Retirement is another area requiring skilful planning. Until recently, the law did not allow non-spouse beneficiaries of retirement accounts such as a 401(k) plan to roll over the assets into an independent retirement ac-count. Last summer, however, President George W. Bush signed a law enabling non-spousal beneficiaries who inherit certain retirement plan assets such as 401(k)s to roll those assets directly into an inherited IRA, thereby deferring income taxes on the inheritance (See box.)
Financial advisers and tax attorneys say wills are an important consideration as interstacy laws do not provide for life partners. “For a traditional married couple, certain things are ass-umed . . . but for unmarried couples, they have to proactively state how their assets will be divided at death or separation,” says Ms Isdale.
Life insurance can also be problematic because companies typically require a legitimate reason to buy a policy on someone else. An insurable interest is usually considered marriage or a business partnership.
If an insurer refuses to sell a couple a policy, one answer is for each to own a policy and name the partner as the beneficiary.
An irrevocable life insurance trust is a good technique for trying to minimise transfer tax when assets are transferred to a partner, says Ms Racanelli. While life policies generally are not subject to income tax, they are included in the estate of the insured and taxed accordingly. Creating the right type of trust to buy the policy removes it from the estate of the insured.
Another advantage of a trust is privacy as the documents do not go through probate and do not become public court documents. Trusts are also generally harder to challenge in court than wills.

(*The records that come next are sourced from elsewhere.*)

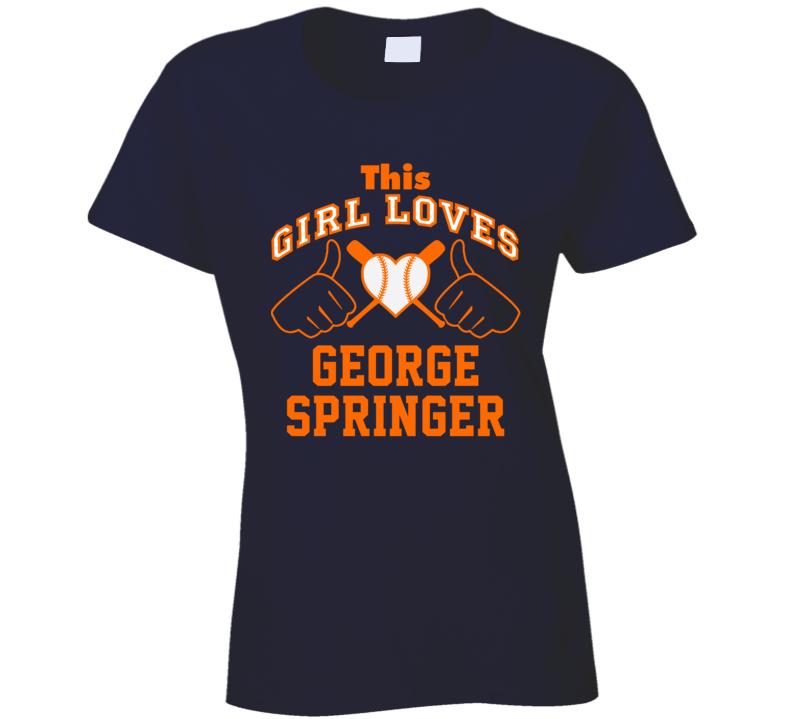 This Girl Loves George Springer Houston Baseball Player Classic T Shirt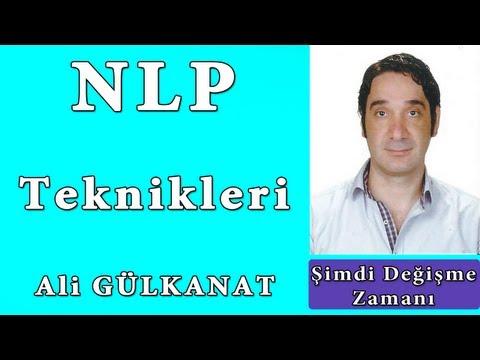 NLP Teknikleri Nelerdir | NLP 'yi Kolayca Öğren | Ali Gülkanat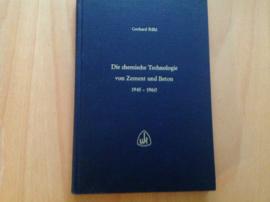 Die chemische Technologie von Zement und Beton 1945-1960 - G. Rühl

Same-sex couples also need to think about the division of assets and custody of their children should the relationship end. That is when it’s important to have a cohabitation agreement in place.
Ms Kolz says: “When a relationship dissolves, it is not unusual for an alimony requirement or a transfer of property from one partner to another to occur. Because the relationship is not recognised by federal law, alimony is not deductible as it would normally be, and any transfer of property doesn’t fall under the exception of transfers incident to a divorce, so there may be capital gains or gift tax consequences. So even dissolving the relationship is far more complicated and costly than for heterosexual married couples.”